Visioni

«Animal Farm», la ricerca di un’opera capace di interpretare il contemporaneo

«Animal Farm», la ricerca di un’opera capace di interpretare il contemporaneoUna scena da «Animal Farm» – foto di Ruth Walz, Dutch National Opera

Opera Alexander Raskatov adatta George Orwell. Il libretto, a cura del compositore, per la regia di Damiano Michieletto, lavora su un linguaggio complesso, l’originale critica allo stalinismo si declina al presente

Pubblicato più di un anno faEdizione del 17 marzo 2023
Andrea PennaAMSTERDAM

Dopo alcuni adattamenti per la scena teatrale, per il cinema d’animazione, la tv e il fumetto, Animal Farm di George Orwell è approdato sul palcoscenico dell’opera, in una nuova creazione di Alexander Raskatov, con la regia di Damiano Michieletto, a cui si deve l’idea di partenza. Il palcoscenico è di nuovo quello di Amsterdam dove nel 2009 Raskatov si era imposto a livello internazionale con Cuore di cane, tratto dal racconto di Bulgakov e circolato in vari teatri europei fra cui La Scala di Milano.

Con Animal Farm, di cui Raskatov cura il libretto in collaborazione con Ian Burton, il compositore approfondisce la ricerca di un linguaggio operistico complesso e originale ma anche rispondente alle urgenze della nostra contemporaneità. Settant’anni compiuti il 9 marzo scorso, nato a Mosca pochi giorni dopo il funerale di Stalin e trasferitosi all’Ovest già negli anni ‘90, Raskatov con Animal Farm torna ancora una volta sul tema del totalitarismo con una partitura in cui coesistono una tagliente chiarezza narrativa e una florida ricchezza espressiva, grazie alla cangiante varietà timbrica dell’orchestrazione, ben dipanata da Bassem Akiki alla guida dell’Orchestra da Camera Olandese.

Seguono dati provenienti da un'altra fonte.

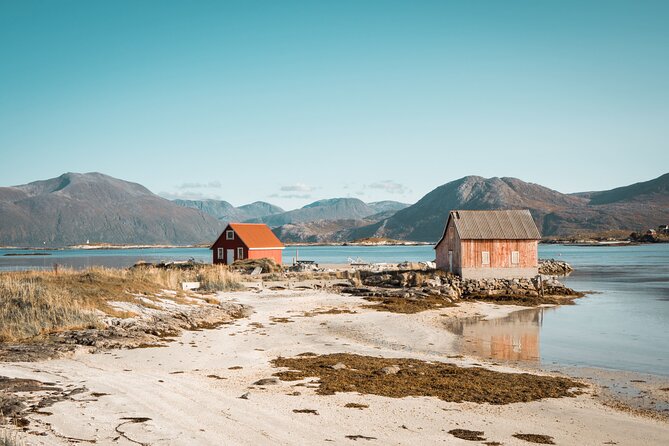 Fjord Sightseeing on Kvaløya With E-Bike - Kvaløya gives you Tromsø’s big scenery in half a day
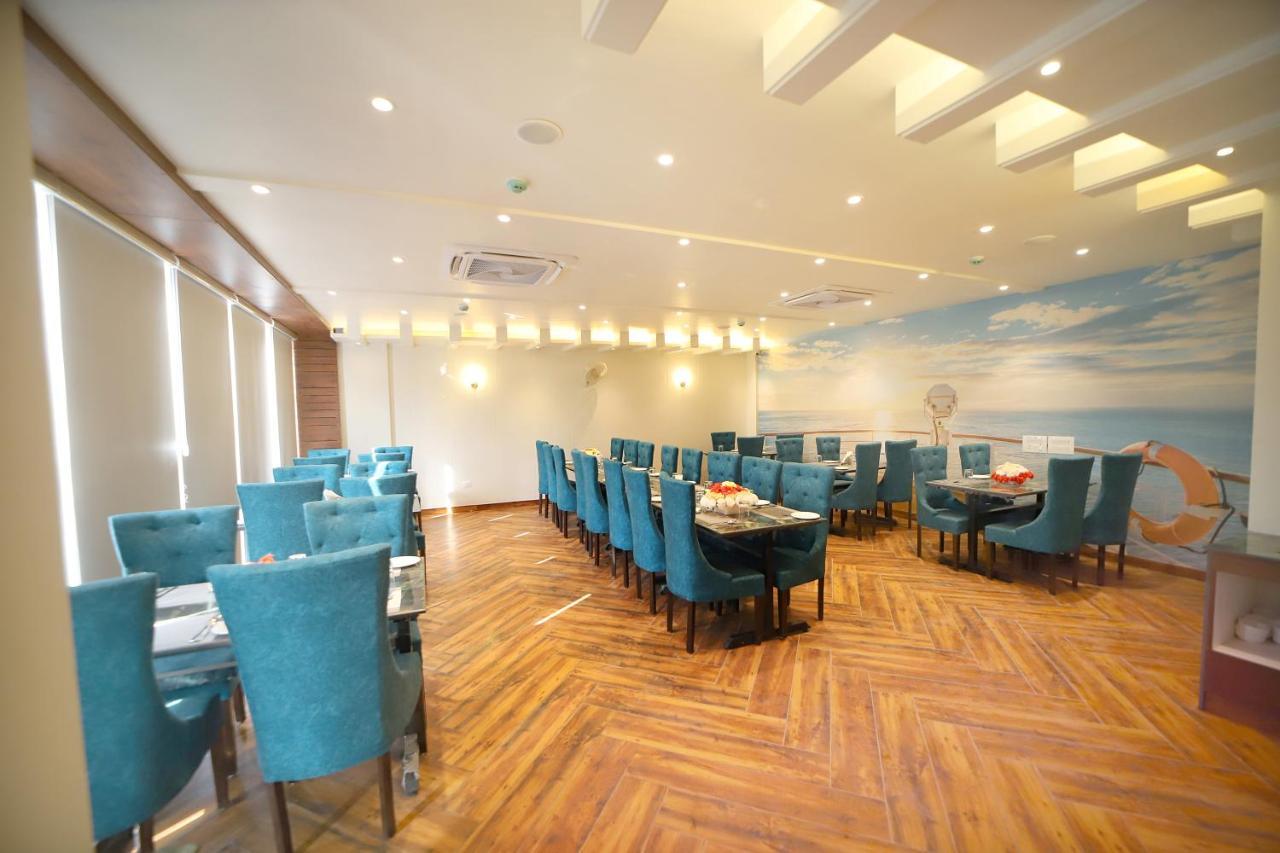 Hotel Marine House Agra  Esterno foto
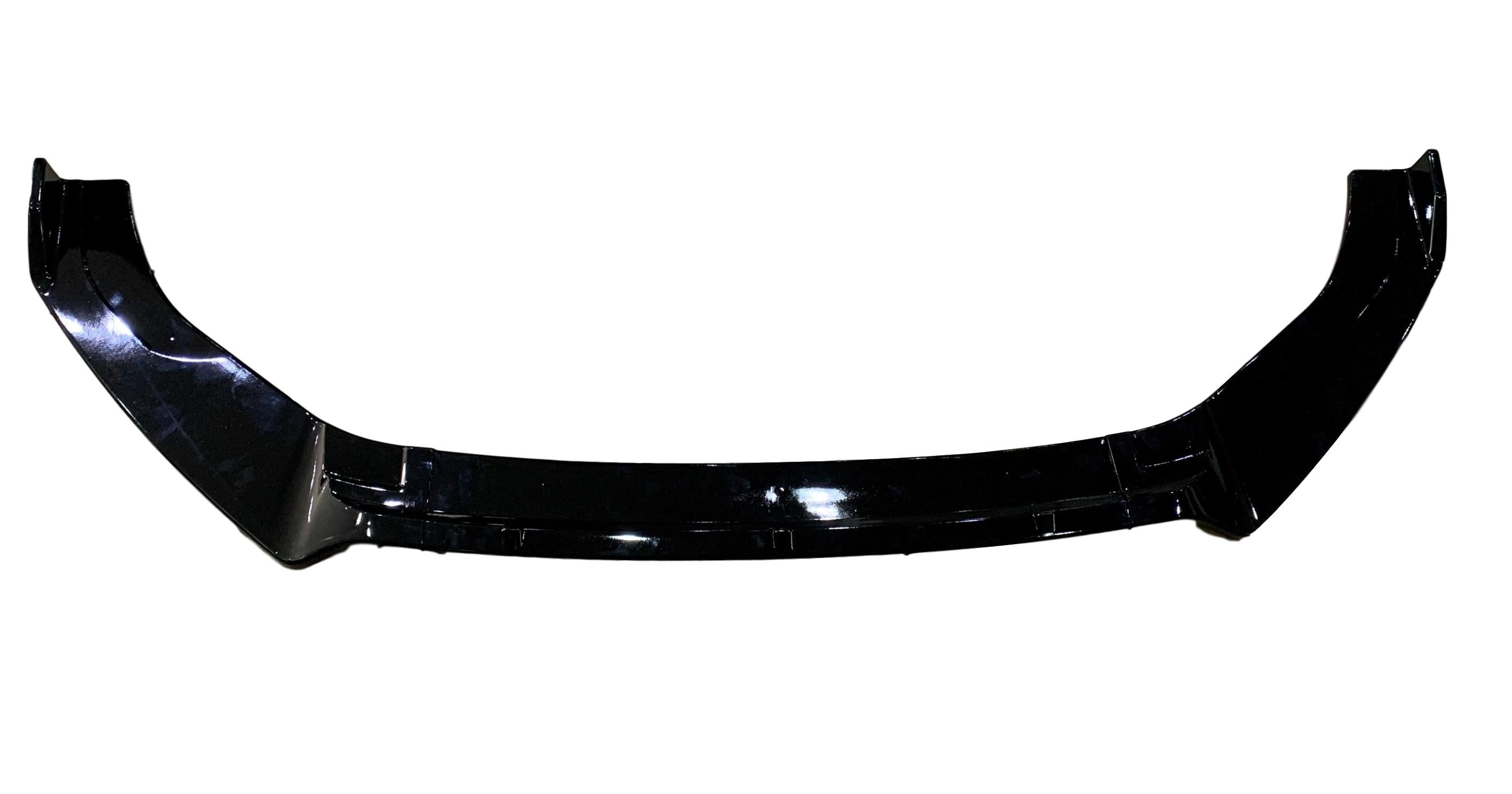 VW Golf 7 - 3Pc Front Spoiler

L’intreccio di rimandi stilistici include pulsazioni ritmiche della scrittura di Schnittke e Sostakovic, acuminati passaggi polifonici, allusioni a Berg, il canto corale patriottico sovietico e perfino straniati echi minimalisti.
Le voci variano dal declamato brutale di Napoleone – l’imponente Misha Kiria – il maiale che nella fattoria si fa despota assoluto, alle colorature di sapore ligetiano della puledra Mollie – Holly Flack – e con molteplici screziature nel canto ora frammentato ora spiegato degli altri animali e degli umani, a partire dalla coppia dei fattori, Mr. e Mrs. Jones, Marcel Beekman e Francis van Broekhuizen.

ACCANTO agli sconfitti, lo Snowball teso di Michael Gniffke o il sonoro Boxer di Germán Olvera, cantano i sopraffattori come il micidiale corvo Blacky dai melismi rochi, Elena Vassilieva, compagna di vita del compositore, o lo Squealer di James Kryshak, che allude a Beria, per cui Raskatov ha creato la scena con la cantante Pigetta, l’acutissimo Karl Laquit.
Lo spettacolo di Michieletto, con scene di Paolo Fantin, costumi e maschere di Klaus Bruns, sottolinea la scelta di concentrare la vicenda sui carnefici, trasformando la fattoria in un mattatoio: l’ineluttabilità dello sfruttamento e della morte, con le pareti insanguinate dai comandamenti rivoluzionari, via via corretti e distorti da violenza e propaganda, proietta l’originale critica allo stalinismo sulla realtà di un presente che sembra ripetersi senza speranza fra autocrazie e mercato onnipotente. L’inclusione nel libretto di sala della dolorosa prefazione redatta da Orwell all’edizione ucraina del 1947 ne è un chiaro segnale. Pubblico convinto, applausi in piedi a ogni recita. Stasera ultima rappresentazione ma l’opera andrà poi a Vienna, Helsinki e, per fortuna, a Palermo.